Sein neues Album wird unter dem Titel der Neal Morse Band vertrieben, eine Aussage zum gemeinsamen Schaffen. Mike Portnoy, Randy George und Eric Gillette begleiteten ihn darum auch ins Z7 nach Pratteln. Zu fünft drückten sie von Anfang an voll auf die Tube und spielten jeden Song wie ein Hard-Rock Stück. Dies kam leider nie authentisch und immer sehr bemüht rüber. Die Klangqualität war auch schlecht, denn alle Instrumente waren viel zu laut und dröhnten oft. Der Brei stopfte den Zuschauern die Ohren voll und das Prediger-Mikrofon von Neal vermochte seinen Stimmumfang nicht zu übertragen. Von der üblich guten und ausgelassenen Stimmung in der Band war wenig zu spüren. Neal fummelte oft am Mikrofon, die Mitmusiker blieben blass. Sogar Portnoy, den sonst nichts bremsen kann, sass eher verhalten hinter dem Drum. Da half auch nicht, dass die Band „Harm’s Way / Go The Way You Go“ von den Bärten spielten, und bei „Alive Again“ vom neuen Album fleissig die Instrumente tauschten. Der Funke sprang bei mir nie über und ich empfand die gebotene Leistung für Herrn Morse schwach.
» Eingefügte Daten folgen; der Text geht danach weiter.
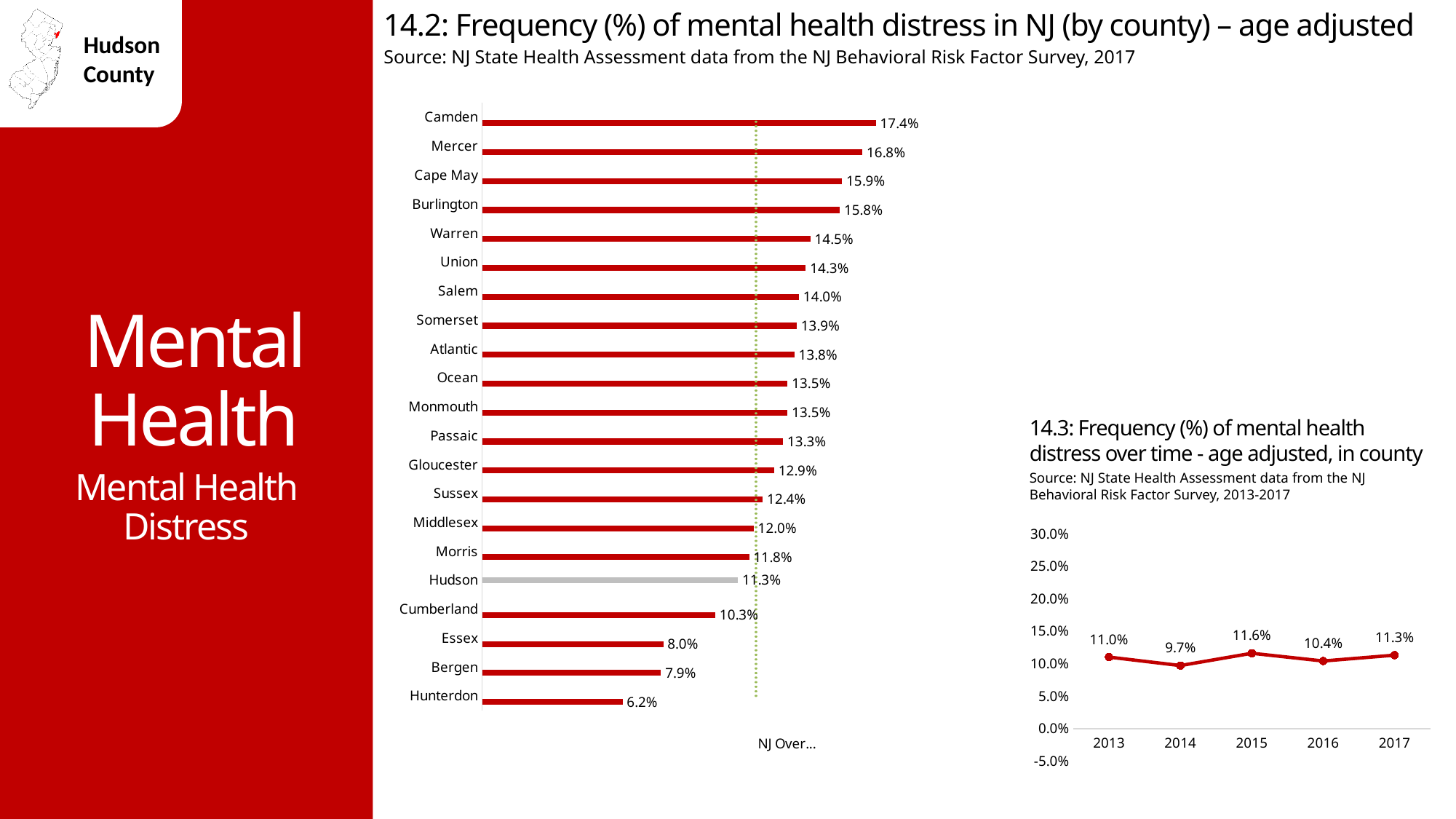
In chart 14.2 (mental health distress by county), what is the value for Hudson? 11.3% In chart 14.2 (mental health distress by county), what is the value for Camden? 17.4% In chart 14.2 (mental health distress by county), what is the difference between Camden and Hudson? 6.1% In chart 14.2 (mental health distress by county), which county has the lowest value? Hunterdon What kind of chart is chart 14.2 (mental health distress by county)? Bar chart In chart 14.3 (mental health distress over time), what is the difference between 2015 and 2014? 1.9% In chart 14.3 (mental health distress over time), what is the value for 2014? 9.7% In chart 14.2 (mental health distress by county), which county has the highest value? Camden In chart 14.3 (mental health distress over time), which year has the highest value? 2015 In chart 14.2 (mental health distress by county), which is larger, the value for Essex or the value for Bergen? Essex What kind of chart is chart 14.3 (mental health distress over time)? Line chart In chart 14.2 (mental health distress by county), how many counties are shown? 21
Ein besseres Bild boten da Beardfish, denn sie machten aus ihren kurzen 50 Minuten Spielzeit ein Fest für Progheads und Retrorocker. Ihre Musik ist eine wunderbare Mischung aus Genesis, Gentle Giant, King Crimson und was weiss ich alles, und bietet in der neusten Auflage immer mehr Anteile in Richtung Metal. Gitarrenlastige Songs wechselten sich mit epischen Longtracks, viel Melodie, Taktwechsel und Talent. Auch wenn die Truppe zu keiner Zeit innovativ ist, ihre Musik und ihr Auftritt haben Spass gemacht. Und hier war die Lautstärke und Abmischung noch super. Schade Z7, das war doch bis anhin auch immer gut?